4. Amélioration de la gouvernance économique locale

Conscient de la méfiance de nombreux investisseurs vis-à-vis de la gouvernance locale, l’État, par le biais du Ministère de la Décentralisation, soutient actuellement des programmes pilotes dans certaines villes, dont Goma, pour :

  • Renforcer les capacités des services urbains (cadastre, urbanisme, finances locales),
  • Mettre en place des procédures budgétaires transparentes,
  • Développer une fiscalité locale équitable et lisible.

Le processus d’élaboration du Plan Directeur d’Urbanisme de Goma 2025–2040, en cours depuis 2023, associe les acteurs publics, privés et la société civile. Ce document, une fois validé, devra fournir une feuille de route claire pour les investissements urbains, en définissant les zones de développement, les priorités en matière d’infrastructures, et les normes d’urbanisation.


5. L’intégration régionale : une carte que joue aussi l’État

Le rôle de l’État ne se limite pas au niveau local. À l’échelle régionale, le gouvernement central travaille à l’intégration de Goma dans les corridors économiques Est-Africains, via :

  • Le projet de corridor Bukavu-Goma-Gisenyi-Kigali, visant à fluidifier les échanges avec le Rwanda et le Burundi.
  • La participation de la RDC à la Communauté d’Afrique de l’Est (EAC), qui ouvre de nouveaux marchés et facilite l’harmonisation des normes douanières.
  • Le soutien à des initiatives de zones économiques spéciales, dont une est envisagée à la frontière entre Goma et Rubavu.

Ces dynamiques renforcent l’attractivité de Goma comme carrefour logistique et commercial régional, à condition que les réformes locales suivent.


Conclusion : Un État encore perfectible, mais engagé

L’État, à travers ses multiples niveaux d’intervention, joue un rôle structurant dans la promotion des investissements à Goma. L’existence de textes incitatifs, de projets de PPP, de mesures fiscales ciblées et d’un effort de planification urbaine démontre une volonté de créer un environnement plus favorable aux affaires.

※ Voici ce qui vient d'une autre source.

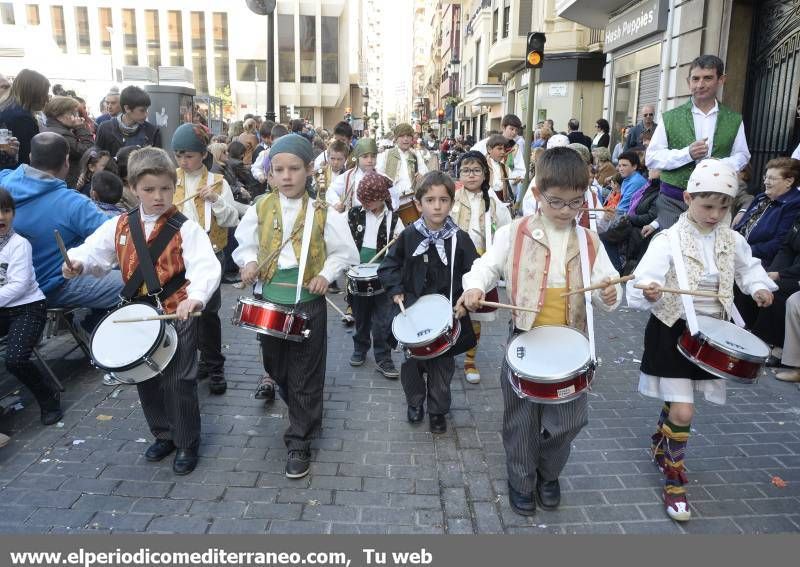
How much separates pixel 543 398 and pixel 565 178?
1.09 meters

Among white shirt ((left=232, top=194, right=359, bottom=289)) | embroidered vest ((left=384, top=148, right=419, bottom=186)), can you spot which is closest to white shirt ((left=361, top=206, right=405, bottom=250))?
white shirt ((left=232, top=194, right=359, bottom=289))

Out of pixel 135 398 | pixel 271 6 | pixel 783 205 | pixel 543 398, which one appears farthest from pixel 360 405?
pixel 271 6

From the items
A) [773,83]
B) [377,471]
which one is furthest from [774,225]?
Answer: [377,471]

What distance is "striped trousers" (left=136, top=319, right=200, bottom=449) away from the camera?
3.57 metres

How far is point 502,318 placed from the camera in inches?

Cependant, pour que cette volonté se traduise en impact réel sur le terrain, il reste de nombreux défis à relever : renforcer la transparence, stabiliser les institutions locales, simplifier les démarches, et surtout, restaurer la confiance des investisseurs.

À Goma, les investissements privés ne peuvent porter leurs fruits qu’à condition d’un engagement public constant, et d’une collaboration intelligente entre l’État, les entreprises et la société civile.